Something more about the study
During the experiments that led to the discovery, the Korean researchers added EPPS, a substance used in the laboratory to regulate the acidity of solutions during experiments, to the drinking water given to experimental mice. The animals, thanks to the insertion of two genes, exhibited some symptoms of Alzheimer's, including memory deficits and reduced ability to perform activities such as swimming or passing through small mazes. The scientists gave the mice several daily doses of EPPS, up to 30 milligrams (per kilogram of animal weight) for three months.
After this treatment, by repeating learning and memory tests, the animals had shown a strong improvement in performance, which had become comparable to that of normal mice. Analysis of brain tissue had also shown, in those treated with EPPS, a significant decrease in amyloid plaques. In particular, mice that had received the 30-mg dose had lost almost all plaques present in the hippocampus, the region of the brain implicated in memory processing. In contrast, untreated mice showed a doubling of the number of plaques in the hippocampus during the same time period.
The action of EPPS appears to be due to its ability to cross the blood-brain barrier, the structure that surrounds the brain by protecting it, due to its small size, and then "break" amyloid plaques without causing any side effects, in doses between 30 and 100 milligrams per day. Administered in larger amounts (up to 2,000 milligrams per kilogram of animal), however, the molecule showed toxic effects; it is clear, therefore, that many tests will have to be carried out to determine the safe doses relative to administrations for humans.
The benefits of EPPS
According to Dr. Kim, one of the authors of the research, the findings finally pave the way for future therapies that target the direct destruction of amyloid plaques to halt the progression of the disease. Compared with other molecules studied, EPPS is very cheap to produce, and is a molecule already available in the chemical market, and, compared with drugs or antibodies that require injections, it can be easily administered orally.
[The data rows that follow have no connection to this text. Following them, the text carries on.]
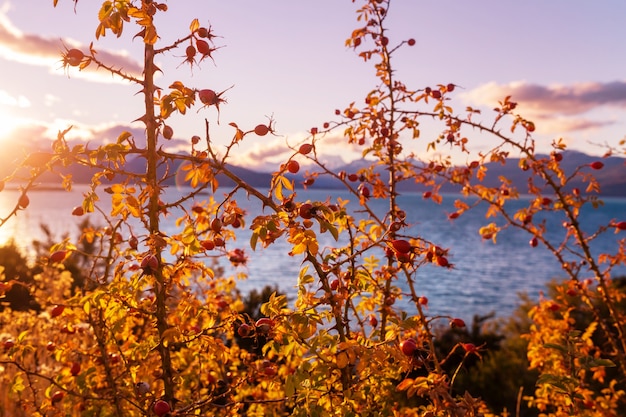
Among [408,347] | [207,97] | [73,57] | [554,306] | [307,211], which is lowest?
[554,306]

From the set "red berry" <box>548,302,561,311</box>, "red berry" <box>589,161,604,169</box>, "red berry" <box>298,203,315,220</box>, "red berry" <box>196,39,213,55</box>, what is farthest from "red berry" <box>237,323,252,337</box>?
"red berry" <box>589,161,604,169</box>

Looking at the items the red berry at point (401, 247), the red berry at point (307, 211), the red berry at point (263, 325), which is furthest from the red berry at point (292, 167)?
the red berry at point (263, 325)

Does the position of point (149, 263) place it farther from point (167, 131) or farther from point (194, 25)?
point (194, 25)

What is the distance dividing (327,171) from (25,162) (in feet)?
6.17

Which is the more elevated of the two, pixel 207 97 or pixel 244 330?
pixel 207 97

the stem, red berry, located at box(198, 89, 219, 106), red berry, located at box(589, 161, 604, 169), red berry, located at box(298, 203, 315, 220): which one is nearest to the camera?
red berry, located at box(298, 203, 315, 220)

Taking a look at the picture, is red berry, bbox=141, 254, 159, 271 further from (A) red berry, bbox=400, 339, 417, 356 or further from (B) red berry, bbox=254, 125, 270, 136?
(A) red berry, bbox=400, 339, 417, 356

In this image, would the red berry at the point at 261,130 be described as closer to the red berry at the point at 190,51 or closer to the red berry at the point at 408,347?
the red berry at the point at 190,51

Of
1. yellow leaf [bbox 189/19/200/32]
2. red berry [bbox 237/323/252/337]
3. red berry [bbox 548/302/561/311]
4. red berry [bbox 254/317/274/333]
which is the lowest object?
red berry [bbox 548/302/561/311]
In humans, it usually takes about 10-15 years from the accumulation of amyloid plaques to brain atrophy and the onset of cognitive deficits. The efficiency of EPPS-derived drugs will therefore be a powerful therapeutic tool, especially in the early stages of the disease and when early diagnosis for Alzheimer's is finally available.
Sources: Hye Yun Kim, Hyunjin Vincent Kim, Seonmi Jo, C. Justin Lee, Seon Young Choi, Dong Jin Kim& YoungSoo Kim."EPPS rescues hippocampus-dependent cognitive deficits in APP/PS1 mice by disaggregation of amyloid-β oligomers and plaques." Nature Communications.